Exercise requirements =
- A) Repeat the court judgment starting at "3. The three" and ending at "pay their debts.", switching "winding-up" to "liquidation".
- B) Answer these questions from the court judgment:
(i) What is the case number?
(ii) Under which rule did the respondent companies deliver their notice?
(iii) Under which section of the Companies Act, 1973 do the respondents say the applicants have not proven standing as members?

Reading text =
· · · · ·
REPUBLIC OF SOUTH AFRICA
IN THE HIGH COURT OF SOUTH AFRICA
GAUTENG DIVISION, JOHANNESBURG
CASE NO.: 2025-173454
In the matter between:
YANYAN LI First Applicant
GENCHENG ZHOU Second Applicant
and
HELDERZICHT DEVELOPMENT (PTY) LIMITED First Respondent
HYDER PROPERTIES (PTY) LIMITED Second Respondent
__________________________________________________________________
JUDGMENT
__________________________________________________________________
This judgment is deemed to be handed down upon uploading by the Registrar to the
electronic court file.
(1) REPORTABLE: No
(2) OF INTEREST TO OTHER JUDGES: No
______________________ ___
DATE SIGNATURE

2


Gilbert AJ:
1. The applicants, describing them as shareholders of the first and second
respondents for a period in excess of six months, seek the winding-up of
each of the respondent companies. The applicants expressly state in their
founding affidavit that they seek the winding-up of each respondent
company in terms of section 344 read together with section 345 of the
Companies Act, 1973 on the basis that the respondents are factually and
commercially insolvent, alternatively that it is just and equitable to wind-
up the respondents.
2. The respondent companies did not deliver an answering affidavit and
instead delivered a notice in terms of Uniform Rule 6(5)(d)(iii) raising three
questions of law. The respondents seek that should any of the three
questions of law be upheld, the application should be dismissed with
costs.
3. The three questions of law, as described by the respondents in their
notice, are that:
3.1. the application is incompetent as it is a single application seeking
the winding-up of two respondent companies;
3.2. the applicants have not proven standing as “ members” under
section 346 of the Companies Act, 1973;

3

3.3. the applicants are precluded from seeking a winding-up order on
the basis that the respondents are unable to pay their debts.
· · · · ·
Given data =
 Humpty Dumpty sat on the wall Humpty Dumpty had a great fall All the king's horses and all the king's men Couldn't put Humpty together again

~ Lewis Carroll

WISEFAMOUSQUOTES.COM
· · · · ·
Task-by-task results =
- A)
3. The three questions of law, as described by the respondents in their
notice, are that:
3.1. the application is incompetent as it is a single application seeking
the liquidation of two respondent companies;
3.2. the applicants have not proven standing as “ members” under
section 346 of the Companies Act, 1973;

3

3.3. the applicants are precluded from seeking a liquidation order on
the basis that the respondents are unable to pay their debts.

- B)
(i) 2025-173454
(ii) Uniform Rule 6(5)(d)(iii)
(iii) Section 346